Sibling Rivalry

Steps to Stop Sibling Rivalry

We all want our children to be the best of friends. But that doesn’t always happen easily. And when your children don’t get along, it can be very exhausting and stressful. If you’re worried about sibling rivalry, you’re not alone.

Sibling rivalry is described as jealousy, fighting, or conflicts between brothers and sisters. If your children are the same gender (both boys or both girls) or are less than 2 years apart, you are more likely to experience some form of sibling rivalry. And not all disagreements between children are bad. It’s within these conflicts that children learn the kind of give and take necessary to get along in the world. Solving problems without violence or using words that hurt can be productive. But when children don’t get along, it can make parenting a real challenge.

Parenting one child is easy enough, your attention is focused on the needs of your child and they have what they need when they need it whether that’s attention, a meal, or assistance performing tasks. But when you have a second child, a new set of challenges appears. Now your attention is bound to be divided because the new baby or child also needs looking after.

There are steps you can take to help curb sibling rivalry even before your new child arrives. Reading books about having a new brother or sister, talking about how the new sibling will take mom and dad’s time and reassuring your child that you still love them just as much as before will really help. Help your child understand that you’ll all be working together to take care of the new child.

Once the new baby or child arrives, you can let the older child help with the new arrival. Praise all positive interactions between the children using phrases like, “I liked how you shared your bear with your brother.” And, when possible, set aside time to spend with just the older child to show he or she still holds a special place in your heart. This can be as simple as private storytime or mommy and me trip to the park.

Even the best of preparations won’t prevent all instances of conflict.

You may see instances of arguing or physical fighting, frustration, tattling, and demanding attention in younger children. Older children may have more arguing over everything from friends to bathroom time. Allowing children time to try and work through non-physical disagreements themselves will help them learn to manage conflict as they get older. And parents can’t force children to get along. But there are steps you can take to help manage sibling rivalry.

Start by listening to each child. Allow each child to be heard fully without the other child interrupting. Then ask the children how they would suggest solving the problem. You might be surprised at how they are able to figure things out themselves when someone listens.

Set and keep ground rules when it comes to disagreements. By being consistent about what you will tolerate you’ll be helping children to learn boundaries. For example, you’ll allow the children to express frustration and to argue but not to become physical. You might let them use words to disagree but not yelling. Part of this comes from modeling disagreements with the other adults in your life. As children see or hear you disagree with others, they learn how to manage themselves better.
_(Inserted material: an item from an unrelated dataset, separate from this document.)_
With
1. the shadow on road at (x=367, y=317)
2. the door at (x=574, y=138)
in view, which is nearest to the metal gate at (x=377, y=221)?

Be careful how you refer to your children. Using words like “the athletic one” or the “wild child” makes other children who are not in those categories feel unequal which results in jealousy. And jealousy is one of the main reasons for sibling rivalry.

Set your children up for having peaceful interactions. If you think about the way adults share, they don’t grab things from their spouses or coworkers, they simply ask “when you’re done with the phone, may I use it?” And the response usually, “Yes.” Teach your children the same interactions, instead of demanding that their brother or sister share, teach them to ask “when you’re done with . . . may I have it.” This will actually end a lot of fighting over things.

Whatever you do, when your children are having problems getting along, don’t take sides. Instead, when everyone is calm, just listen to each child’s version of what happened and help them find a way to work things out. “What is another way you can respond to your brother or sister?” is a good phrase to use. With younger children, you may need to put a toy into time out to keep from appearing to take sides.

Handling the fighting between children isn’t easy. It takes patience and wisdom. Being able to handle differences with other people is a skill even some adults haven’t learned. But if you help your children work at it, they will be much better prepared as they grow older.